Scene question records

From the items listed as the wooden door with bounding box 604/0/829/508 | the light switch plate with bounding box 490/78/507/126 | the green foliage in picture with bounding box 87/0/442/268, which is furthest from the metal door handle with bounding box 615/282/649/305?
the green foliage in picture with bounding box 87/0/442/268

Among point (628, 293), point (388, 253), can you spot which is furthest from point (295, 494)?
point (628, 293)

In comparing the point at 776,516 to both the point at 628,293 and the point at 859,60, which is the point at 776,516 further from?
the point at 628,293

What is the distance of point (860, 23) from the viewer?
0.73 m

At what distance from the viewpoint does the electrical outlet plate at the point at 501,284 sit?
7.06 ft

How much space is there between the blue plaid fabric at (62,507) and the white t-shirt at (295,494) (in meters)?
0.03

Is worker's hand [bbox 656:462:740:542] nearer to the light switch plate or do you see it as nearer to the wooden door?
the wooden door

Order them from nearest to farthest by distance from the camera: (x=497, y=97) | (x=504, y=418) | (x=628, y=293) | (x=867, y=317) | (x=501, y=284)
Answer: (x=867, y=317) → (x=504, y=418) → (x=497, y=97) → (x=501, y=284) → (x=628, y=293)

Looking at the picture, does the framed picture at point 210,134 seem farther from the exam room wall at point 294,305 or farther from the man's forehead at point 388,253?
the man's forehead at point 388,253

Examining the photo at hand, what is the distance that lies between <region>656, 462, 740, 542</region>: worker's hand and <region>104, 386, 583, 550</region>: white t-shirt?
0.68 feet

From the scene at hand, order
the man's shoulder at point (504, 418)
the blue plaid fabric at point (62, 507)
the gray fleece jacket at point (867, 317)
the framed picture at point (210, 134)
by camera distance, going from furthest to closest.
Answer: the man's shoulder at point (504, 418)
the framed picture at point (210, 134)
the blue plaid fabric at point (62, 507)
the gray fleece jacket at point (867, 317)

Problem to work on: Convert every line of the data above into a numbered list, omitting the blank lines.

Output for this task:
1. From the items listed as the wooden door with bounding box 604/0/829/508 | the light switch plate with bounding box 490/78/507/126 | the green foliage in picture with bounding box 87/0/442/268, which is furthest from the metal door handle with bounding box 615/282/649/305?
2. the green foliage in picture with bounding box 87/0/442/268
3. Among point (628, 293), point (388, 253), can you spot which is furthest from point (295, 494)?
4. point (628, 293)
5. In comparing the point at 776,516 to both the point at 628,293 and the point at 859,60, which is the point at 776,516 further from?
6. the point at 628,293
7. What is the distance of point (860, 23) from the viewer?
8. 0.73 m
9. At what distance from the viewpoint does the electrical outlet plate at the point at 501,284 sit?
10. 7.06 ft
11. How much space is there between the blue plaid fabric at (62,507) and the white t-shirt at (295,494) (in meters)?
12. 0.03
13. Is worker's hand [bbox 656:462:740:542] nearer to the light switch plate or do you see it as nearer to the wooden door?
14. the wooden door
15. Order them from nearest to farthest by distance from the camera: (x=497, y=97) | (x=504, y=418) | (x=628, y=293) | (x=867, y=317) | (x=501, y=284)
16. Answer: (x=867, y=317) → (x=504, y=418) → (x=497, y=97) → (x=501, y=284) → (x=628, y=293)
17. Looking at the picture, does the framed picture at point 210,134 seem farther from the exam room wall at point 294,305 or farther from the man's forehead at point 388,253?
18. the man's forehead at point 388,253
19. Examining the photo at hand, what is the distance that lies between <region>656, 462, 740, 542</region>: worker's hand and <region>104, 386, 583, 550</region>: white t-shirt?
20. 0.68 feet
21. From the scene at hand, order
22. the man's shoulder at point (504, 418)
23. the blue plaid fabric at point (62, 507)
24. the gray fleece jacket at point (867, 317)
25. the framed picture at point (210, 134)
26. by camera distance, going from furthest to closest.
27. Answer: the man's shoulder at point (504, 418)
28. the framed picture at point (210, 134)
29. the blue plaid fabric at point (62, 507)
30. the gray fleece jacket at point (867, 317)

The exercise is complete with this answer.